Keywords

1 Introduction

Overview

Modern Web search engines focus on retrieving the relevant Web documents for the user query. However, the Web documents might contain numerous Web object information, and the user might require information for only a single or few Web objects. In such situation, the user has to browse manually to search for the specific object information in the retrieved Web documents, which can decrease the overall effectiveness of the Web search engine. To circumvent this issue, a new breed of IR systems called Web object search engines has been proposed. Here, the required objects are first identified, the relevant information for the corresponding objects are extracted from different Web documents and stored in object repository. The object information is structured in terms of tuples and attributes.

Overview on IR Caching

Generally, Caching refers to storage of query accessed objects—which have high potential to be retrieved large number of times by the future queries—inside fast access storage system. This strategy aids in quicker response time for query execution. If the desired result for a query is not found in the cache, the corresponding data repository is accessed, and this situation is denoted as Cache Miss. The ideal caching strategy must minimize cache miss ratio.

Reserving component have become a significant part of numerous contemporary IR framework [1,2,3,4], in order to improve their reaction time. Most of these caching mechanisms store queries which are submitted with high frequency and their corresponding result set.

Contributions

In this work, the following contributions are made:

  1. 1.

    A new distributed Web object caching mechanism is proposed; wherein, queries which have high potential to be submitted in future and their corresponding result set are stored in query cache. The cache queries are selected through the aid of a scoring function. These selected queries are grouped based on their similarity w.r.t result sets. The queries in each group are likely to have good number of overlapping results. This grouping is achieved through correlation coefficient function. Each group is again scored w.r.t the number of high potential queries present in it. The highest ranked groups are selected to be placed in the cache storage.

  2. 2.

    The proposed caching mechanism is implemented in a custom-built Web object search engine. The object repository is created by using real-world Wikipedia data set. The empirical results demonstrate orders of magnitude improvement in query response time and superior cache hit ratio when compared with the contemporary caching technique [5].

2 Query Correlation Oriented Web Object Caching Technique

Architecture

The architecture of the proposed Web object search engine is illustrated in Fig. 1.

The query processing component is responsible for performing pre-processing on the user query and to identify the different object data sources, which can provide the required results.
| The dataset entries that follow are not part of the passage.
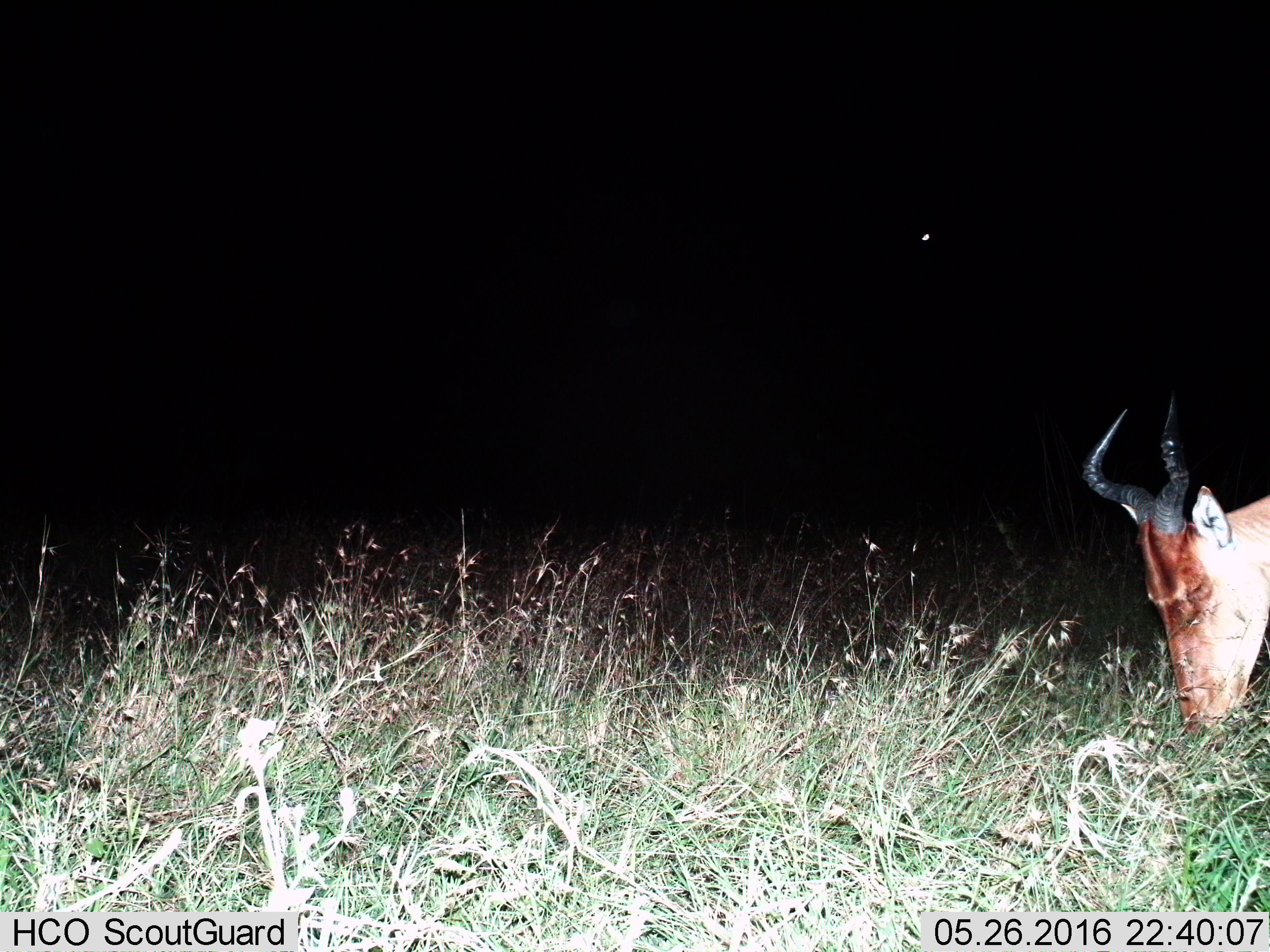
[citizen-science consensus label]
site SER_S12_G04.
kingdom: Animalia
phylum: Chordata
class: Mammalia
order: Artiodactyla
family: Bovidae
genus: Alcelaphus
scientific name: Alcelaphus buselaphus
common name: hartebeest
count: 1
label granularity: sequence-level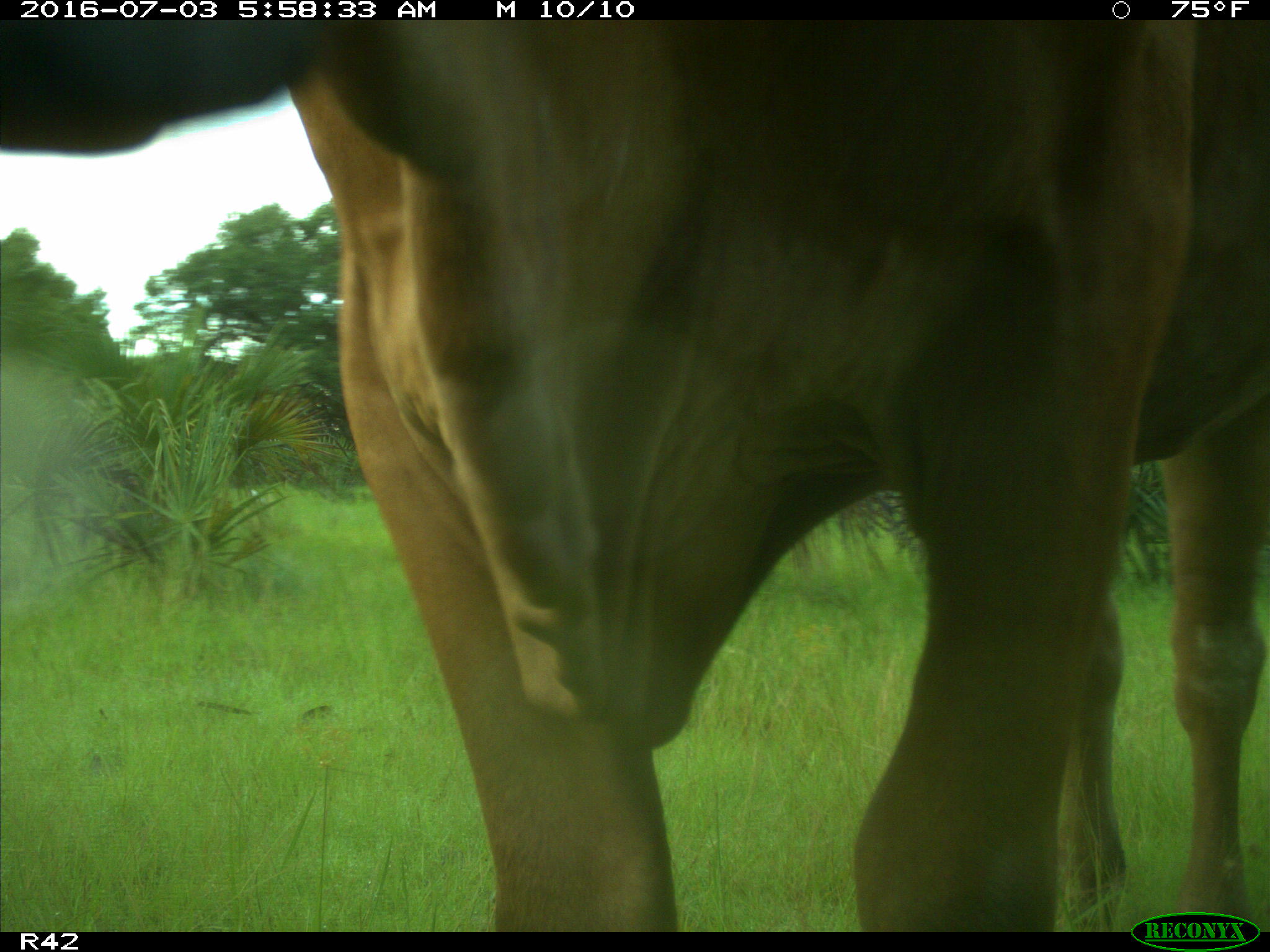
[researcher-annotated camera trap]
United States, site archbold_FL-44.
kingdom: Animalia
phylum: Chordata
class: Mammalia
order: Artiodactyla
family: Bovidae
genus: Bos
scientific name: Bos taurus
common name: domestic cow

Distributed architecture is utilized for achieving the required scalability in Big Data environments. Each object data source also contains a cache storage system.

Since the result set of many queries might contain Web objects which belong to different object data sources, and due to the availability of excellent bandwidth facility in today’s systems, it is assumed that the cache corresponding to a specific object data source can store Web objects which might belong to other object data sources.

Fig. 1
figure 1

Web object search engine architecture

The Web object search engine is composed of m object data sources indicated by \(D_1, D_2, \dots , D_m\). The cache system for the \(D_i(1 \le i \le m)\) object data source is indicated by \(C_i\). The storage capacity of \(C_i\) is indicated by \(size(C_i)\). The cache capacity of the entire Web object search engine is indicated by size(C), where C indicates the cache for the entire Web object search engine which includes all the individual caches of different Web object data sources, and size(C) is represented in Eq. (1).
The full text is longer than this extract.